Des applaudissements chaleureux et une Marseillaise entonnée en chœur ont célébré, ce dimanche, l'élection de Demba Traoré (DVG) au conseil municipal du Blanc-Mesnil, signifiant un nouveau chapitre pour cette commune de Seine-Saint-Denis. Ce moment s'est contrasté avec les huées que son concurrent, Thierry Meignen, avait essuyées une semaine plus tôt.
"Le potentiel du Blanc-Mesnil est immense. Nous avons l'opportunité de devenir un véritable moteur dans notre département. Il est temps pour nous de nous montrer à la hauteur", a affirmé Demba Traoré, 40 ans, tandis que ses partisans entamaient la Marseillaise, selon des témoignages de l'AFP.
Ancien cadre bancaire et ex-entraîneur de l’équipe locale de football, Traoré a grandi dans le quartier populaire de Saint-Just. Son parcours, entre la gauche unie du communiste Didier Mignot et le centriste Mohamed Chérif, lui a permis de rassembler le soutien nécessaire pour mener à bien sa candidature après un second tour serré, qu'il a remporté avec 51,49% des voix.
Cette victoire met un terme à douze années de gestion par la droite. Thierry Meignen, maire sortant, a quitté la mairie entouré de huées et escorté par la police, après avoir dénoncé des irrégularités qu'il a promis de contester. En réponse, Demba Traoré a lancé un appel à la sérénité et au rassemblement : "Je serai le maire pour tous les Blancs-Mesnilois. Notre projet n’est pas d’opposer, mais de faire avancer la ville toute entière."

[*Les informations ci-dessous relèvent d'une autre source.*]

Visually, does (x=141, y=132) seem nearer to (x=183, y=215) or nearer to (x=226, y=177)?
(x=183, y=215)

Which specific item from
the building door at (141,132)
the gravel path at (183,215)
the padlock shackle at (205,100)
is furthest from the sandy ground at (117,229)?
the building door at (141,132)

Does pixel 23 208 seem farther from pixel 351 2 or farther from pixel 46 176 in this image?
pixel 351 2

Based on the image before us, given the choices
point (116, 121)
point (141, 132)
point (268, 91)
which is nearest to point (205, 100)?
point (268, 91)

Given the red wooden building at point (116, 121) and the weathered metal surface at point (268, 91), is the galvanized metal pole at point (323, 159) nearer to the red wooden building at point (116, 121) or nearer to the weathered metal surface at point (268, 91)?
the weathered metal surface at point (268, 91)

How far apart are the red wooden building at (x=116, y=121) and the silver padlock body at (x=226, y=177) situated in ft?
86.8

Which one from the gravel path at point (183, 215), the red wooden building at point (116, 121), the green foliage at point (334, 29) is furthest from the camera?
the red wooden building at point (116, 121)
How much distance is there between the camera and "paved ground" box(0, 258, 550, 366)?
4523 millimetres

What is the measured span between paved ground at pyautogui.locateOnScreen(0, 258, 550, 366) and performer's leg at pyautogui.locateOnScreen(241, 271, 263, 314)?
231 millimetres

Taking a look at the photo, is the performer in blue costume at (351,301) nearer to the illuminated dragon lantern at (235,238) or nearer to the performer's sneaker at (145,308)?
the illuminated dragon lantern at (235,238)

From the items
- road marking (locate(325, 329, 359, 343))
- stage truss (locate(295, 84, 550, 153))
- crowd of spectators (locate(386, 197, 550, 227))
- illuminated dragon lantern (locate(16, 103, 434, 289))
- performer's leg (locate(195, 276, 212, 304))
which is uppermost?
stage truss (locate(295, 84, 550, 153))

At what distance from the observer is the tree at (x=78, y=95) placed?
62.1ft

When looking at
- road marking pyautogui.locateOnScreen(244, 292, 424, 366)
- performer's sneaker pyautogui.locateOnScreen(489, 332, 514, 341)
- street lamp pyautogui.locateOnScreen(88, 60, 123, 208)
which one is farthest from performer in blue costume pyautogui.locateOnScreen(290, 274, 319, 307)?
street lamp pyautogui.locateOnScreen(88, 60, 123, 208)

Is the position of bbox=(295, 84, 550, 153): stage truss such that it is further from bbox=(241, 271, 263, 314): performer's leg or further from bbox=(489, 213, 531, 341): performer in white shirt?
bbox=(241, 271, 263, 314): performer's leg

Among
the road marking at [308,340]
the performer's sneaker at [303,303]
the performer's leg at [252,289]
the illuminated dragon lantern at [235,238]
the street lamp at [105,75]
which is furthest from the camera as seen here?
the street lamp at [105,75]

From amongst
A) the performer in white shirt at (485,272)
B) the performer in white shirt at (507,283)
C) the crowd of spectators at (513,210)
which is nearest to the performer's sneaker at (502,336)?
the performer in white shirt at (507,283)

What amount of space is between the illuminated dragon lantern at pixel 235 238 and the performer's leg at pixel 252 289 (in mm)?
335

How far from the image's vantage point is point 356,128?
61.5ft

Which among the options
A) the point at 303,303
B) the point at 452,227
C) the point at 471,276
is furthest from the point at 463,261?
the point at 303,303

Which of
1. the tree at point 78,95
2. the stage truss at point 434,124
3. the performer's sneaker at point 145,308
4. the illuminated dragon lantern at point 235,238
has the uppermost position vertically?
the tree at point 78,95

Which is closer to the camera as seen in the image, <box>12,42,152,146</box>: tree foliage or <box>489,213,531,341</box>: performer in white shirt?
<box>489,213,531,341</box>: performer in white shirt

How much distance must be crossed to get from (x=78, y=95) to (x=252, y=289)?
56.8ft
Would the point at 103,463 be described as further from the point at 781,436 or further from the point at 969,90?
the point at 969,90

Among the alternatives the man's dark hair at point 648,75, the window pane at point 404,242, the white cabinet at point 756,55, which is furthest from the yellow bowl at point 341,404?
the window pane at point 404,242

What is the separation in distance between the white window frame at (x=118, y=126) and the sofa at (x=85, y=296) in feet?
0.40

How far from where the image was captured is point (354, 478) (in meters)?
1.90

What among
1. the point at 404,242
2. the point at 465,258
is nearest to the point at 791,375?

"Nous sommes très contentes ! Nous sommes fières de nos enfants", a déclaré Kadji Gueye, 62 ans, originaire du Sénégal comme le nouvel élu. "En venant ici, nous pensions ne pouvoir que faire des ménages ou travailler dans le bâtiment. Mais nos enfants ont réussi, et la prochaine fois qui sait, peut-être l’Élysée !", a-t-elle souri.
La ville du Blanc-Mesnil, forte de 62 000 habitants, se trouve à mi-chemin entre l'aéroport Roissy-Charles-de-Gaulle et le Stade de France. Elle a été dirigée par des élus communistes pendant plus de 80 ans avant d'être conquise par Thierry Meignen en 2014. Ce dernier est actuellement sous le coup d'une plainte pour menaces de mort par la journaliste Nassira El Moaddem, suite à des révélations sur des pratiques controversées, y compris des accusations de favoritisme dans l'attribution de marchés publics. La situation est également suivie de près par le comité de déontologie du Sénat, à la demande de son président Gérard Larcher (LR).